Sebelum bercerita tentang Gunung Padang, ibawah ini tulisan Pak Awang tentang situs Megalith Gunung Padang . Tulisan ini yang menjadi pegangan sewaktu PP-IAGI (Pengurus Pusat Ikatan Ahli Geologi Indonesia) meninjau Gunung Padang.
Sedikit tentang Kebudayaan Megalitikum
Megalitikum (mega‐besar, litos‐batu: batu besar) adalah suatu kebudayaan yang terutama menghasilkan bangunan‐bangunan dari batu‐batu besar (Sukmono, 1973, 1990). Batu‐batu ini biasanya tidak dikerjakan halus‐halus, hanya diratakan secara kasar untuk mendapatkan bentuk yang diperlukan.

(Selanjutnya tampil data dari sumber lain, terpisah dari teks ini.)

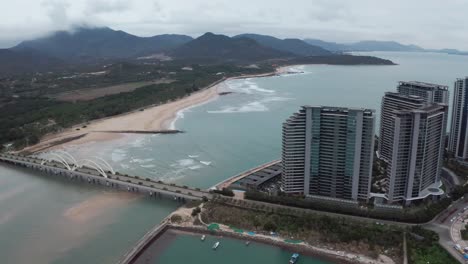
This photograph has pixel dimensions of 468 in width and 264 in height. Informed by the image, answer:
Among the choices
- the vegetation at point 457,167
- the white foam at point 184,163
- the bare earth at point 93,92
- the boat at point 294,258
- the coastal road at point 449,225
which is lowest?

Kebudayaan megalitikum berakar pada zaman Neolitikum, tetapi terutama berkembang pada zaman Logam. Hal ini diketahui berdasarkan penemuan pada banyak hasil kebudayaan megalitikum (misalnya kubur batu) ditemukan juga banyak perhiasan dan peralatan dari perunggu atau besi. Periode kebudayaan megalitikum relatif, berbeda‐beda dari satu wilayah negara ke negara lain. Ada yang dimulai sekitar 4000 SM (sebelum Masehi), ada yang bahkan masih berlangsung sampai abad modern bahkan sampai sekarang seperti di beberapa tempat di Indonesia (Nias, Sumba, Flores, Sulawesi Tengah, Sulawesi Utara).
Hasil‐hasil terpenting kebudayaan megalitikum adalah:
- menhir: tiang/tugu batu sebagai tanda peringatan dan melambangkan arwah nenek moyang,
- dolmen: meja batu tempat sesaji atau sebagai atap kuburan,
- sarkofagus/keranda/waruga: peti batu untuk mayat,
- kubur batu/pandusa: kuburan dengan dinding‐dinding batu (bukan bentuk peti batu),
- punden berundak: bangunan pemujaan yang disusun bertingkat‐tingkat, dan
- arca: patung melambangkan nenek moyang
Situs Megalitikum Gunung Padang
“Gunung Padang” adalah nama yang diberikan kepada sebuah situs (tempat peninggalan kebudayaan purbakala) berupa bangunan punden berundak sehingga menyerupai sebuah bukit/gunung. Situs Gunung Padang terletak di sebuah kawasan di antara Cianjur bagian utara dan Cianjur bagian selatan, sekitar 25 km sebelah selatan baratdaya kota Cianjur. Berdasarkan pengukuran GPS, lokasi situs ini berada pada koordinat 06°59,522’ LS dan 107°03,363 BT pada ketinggian 894 m dpl di dasar situs. Lokasi dapat ditempuh menggunakan kendaraan bus kecil (tidak dapat sampai lokasi, 3 km sebelum lokasi harus berhenti), mobil jeep dan sejenisnya (bukan sedan) sampai lokasi, atau motor sampai lokasi.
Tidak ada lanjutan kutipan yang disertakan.